*RECORDS TO PROCESS*
--- Start ---

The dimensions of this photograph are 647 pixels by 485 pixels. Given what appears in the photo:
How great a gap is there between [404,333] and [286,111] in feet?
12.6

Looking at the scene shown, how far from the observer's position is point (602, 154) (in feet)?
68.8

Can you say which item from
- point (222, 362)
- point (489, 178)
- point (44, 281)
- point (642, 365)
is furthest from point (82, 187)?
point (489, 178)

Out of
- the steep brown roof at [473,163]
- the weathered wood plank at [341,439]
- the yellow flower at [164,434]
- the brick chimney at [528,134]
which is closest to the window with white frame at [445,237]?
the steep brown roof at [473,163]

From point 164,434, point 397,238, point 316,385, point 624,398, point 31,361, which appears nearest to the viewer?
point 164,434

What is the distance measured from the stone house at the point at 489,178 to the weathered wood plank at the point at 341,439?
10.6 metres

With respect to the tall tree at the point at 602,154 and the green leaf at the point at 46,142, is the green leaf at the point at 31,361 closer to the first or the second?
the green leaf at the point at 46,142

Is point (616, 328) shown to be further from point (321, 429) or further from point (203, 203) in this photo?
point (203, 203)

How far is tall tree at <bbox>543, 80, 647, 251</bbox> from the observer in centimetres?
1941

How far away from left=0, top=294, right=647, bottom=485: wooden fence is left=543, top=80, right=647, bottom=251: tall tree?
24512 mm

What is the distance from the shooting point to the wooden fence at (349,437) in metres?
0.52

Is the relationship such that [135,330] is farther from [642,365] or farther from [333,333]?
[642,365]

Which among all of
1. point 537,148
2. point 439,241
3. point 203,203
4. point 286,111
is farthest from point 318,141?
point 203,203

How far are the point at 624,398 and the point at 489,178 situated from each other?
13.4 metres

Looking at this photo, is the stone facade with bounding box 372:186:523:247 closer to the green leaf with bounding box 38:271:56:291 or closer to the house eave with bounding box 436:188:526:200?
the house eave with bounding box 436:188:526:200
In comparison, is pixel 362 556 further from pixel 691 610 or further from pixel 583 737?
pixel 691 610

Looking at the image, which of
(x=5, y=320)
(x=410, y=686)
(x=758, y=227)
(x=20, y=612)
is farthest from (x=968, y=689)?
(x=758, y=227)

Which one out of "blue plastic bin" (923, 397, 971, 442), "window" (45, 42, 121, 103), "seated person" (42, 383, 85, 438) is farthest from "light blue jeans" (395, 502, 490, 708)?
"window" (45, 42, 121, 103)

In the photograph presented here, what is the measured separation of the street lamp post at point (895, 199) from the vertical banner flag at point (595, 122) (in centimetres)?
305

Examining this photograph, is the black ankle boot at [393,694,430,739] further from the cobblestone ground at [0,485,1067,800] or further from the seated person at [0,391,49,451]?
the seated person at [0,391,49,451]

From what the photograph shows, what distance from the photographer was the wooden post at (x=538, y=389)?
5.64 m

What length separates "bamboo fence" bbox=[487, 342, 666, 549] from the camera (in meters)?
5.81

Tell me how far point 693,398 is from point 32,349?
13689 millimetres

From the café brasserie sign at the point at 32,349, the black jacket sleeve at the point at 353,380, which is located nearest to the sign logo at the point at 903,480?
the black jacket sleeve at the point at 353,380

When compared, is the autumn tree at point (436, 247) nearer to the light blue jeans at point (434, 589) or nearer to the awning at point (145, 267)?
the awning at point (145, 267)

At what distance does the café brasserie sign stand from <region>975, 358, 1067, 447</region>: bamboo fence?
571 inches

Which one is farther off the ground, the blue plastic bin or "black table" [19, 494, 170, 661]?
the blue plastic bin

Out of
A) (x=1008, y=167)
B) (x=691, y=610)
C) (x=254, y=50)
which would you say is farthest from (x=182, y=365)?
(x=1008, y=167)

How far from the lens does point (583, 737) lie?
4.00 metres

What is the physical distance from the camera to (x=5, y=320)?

--- End ---

*DIRECTIONS FOR THIS TASK*
Write out every one of the lines above word for word, with no changes.

*OUTPUT OF THE TASK*
The dimensions of this photograph are 647 pixels by 485 pixels. Given what appears in the photo:
How great a gap is there between [404,333] and [286,111] in feet?
12.6

Looking at the scene shown, how far from the observer's position is point (602, 154) (in feet)?
68.8

Can you say which item from
- point (222, 362)
- point (489, 178)
- point (44, 281)
- point (642, 365)
is furthest from point (82, 187)?
point (489, 178)

Out of
- the steep brown roof at [473,163]
- the weathered wood plank at [341,439]
- the yellow flower at [164,434]
- the brick chimney at [528,134]
which is closest to the window with white frame at [445,237]?
the steep brown roof at [473,163]

From point 164,434, point 397,238, point 316,385, point 624,398, point 31,361, which appears nearest to the viewer?
point 164,434

What is the distance measured from the stone house at the point at 489,178 to the weathered wood plank at the point at 341,439?
10.6 metres

With respect to the tall tree at the point at 602,154 and the green leaf at the point at 46,142, is the green leaf at the point at 31,361 closer to the first or the second?
the green leaf at the point at 46,142

Is point (616, 328) shown to be further from point (321, 429) or further from point (203, 203) in this photo?
point (203, 203)

How far is tall tree at <bbox>543, 80, 647, 251</bbox> from the observer in centimetres?
1941

How far away from left=0, top=294, right=647, bottom=485: wooden fence is left=543, top=80, right=647, bottom=251: tall tree?
24512 mm

What is the distance from the shooting point to the wooden fence at (349,437) in metres?
0.52

Is the relationship such that [135,330] is farther from [642,365] or farther from [333,333]?
[642,365]

Which among all of
1. point 537,148
2. point 439,241
3. point 203,203
4. point 286,111
is farthest from point 318,141?
point 203,203

How far are the point at 624,398 and the point at 489,178 situated from each other?
13.4 metres

Looking at this photo, is the stone facade with bounding box 372:186:523:247 closer to the green leaf with bounding box 38:271:56:291 or closer to the house eave with bounding box 436:188:526:200?
the house eave with bounding box 436:188:526:200
In comparison, is pixel 362 556 further from pixel 691 610 or further from pixel 583 737?
pixel 691 610

Looking at the image, which of
(x=5, y=320)
(x=410, y=686)
(x=758, y=227)
(x=20, y=612)
is farthest from (x=968, y=689)?
(x=758, y=227)

Which one out of "blue plastic bin" (923, 397, 971, 442), "window" (45, 42, 121, 103), "seated person" (42, 383, 85, 438) is farthest from "light blue jeans" (395, 502, 490, 708)?
"window" (45, 42, 121, 103)

In the photograph presented here, what is the measured separation of the street lamp post at point (895, 199) from the vertical banner flag at point (595, 122) (in centimetres)?
305

Examining this photograph, is the black ankle boot at [393,694,430,739] further from the cobblestone ground at [0,485,1067,800] or further from the seated person at [0,391,49,451]?
the seated person at [0,391,49,451]

From what the photograph shows, what distance from the photographer was the wooden post at (x=538, y=389)?
5.64 m

What length separates "bamboo fence" bbox=[487, 342, 666, 549] from the camera (in meters)?
5.81

Tell me how far point 693,398 is from point 32,349?
13689 millimetres

From the café brasserie sign at the point at 32,349, the black jacket sleeve at the point at 353,380, which is located nearest to the sign logo at the point at 903,480?
the black jacket sleeve at the point at 353,380

When compared, is the autumn tree at point (436, 247) nearer to the light blue jeans at point (434, 589) or nearer to the awning at point (145, 267)?
the awning at point (145, 267)

At what distance does the café brasserie sign stand from <region>975, 358, 1067, 447</region>: bamboo fence?
571 inches

Which one is farther off the ground, the blue plastic bin or "black table" [19, 494, 170, 661]?
the blue plastic bin

Out of
A) (x=1008, y=167)
B) (x=691, y=610)
C) (x=254, y=50)
which would you say is farthest from (x=182, y=365)?
(x=1008, y=167)

How far from the lens does point (583, 737) lie?
4.00 metres

What is the physical distance from the camera to (x=5, y=320)?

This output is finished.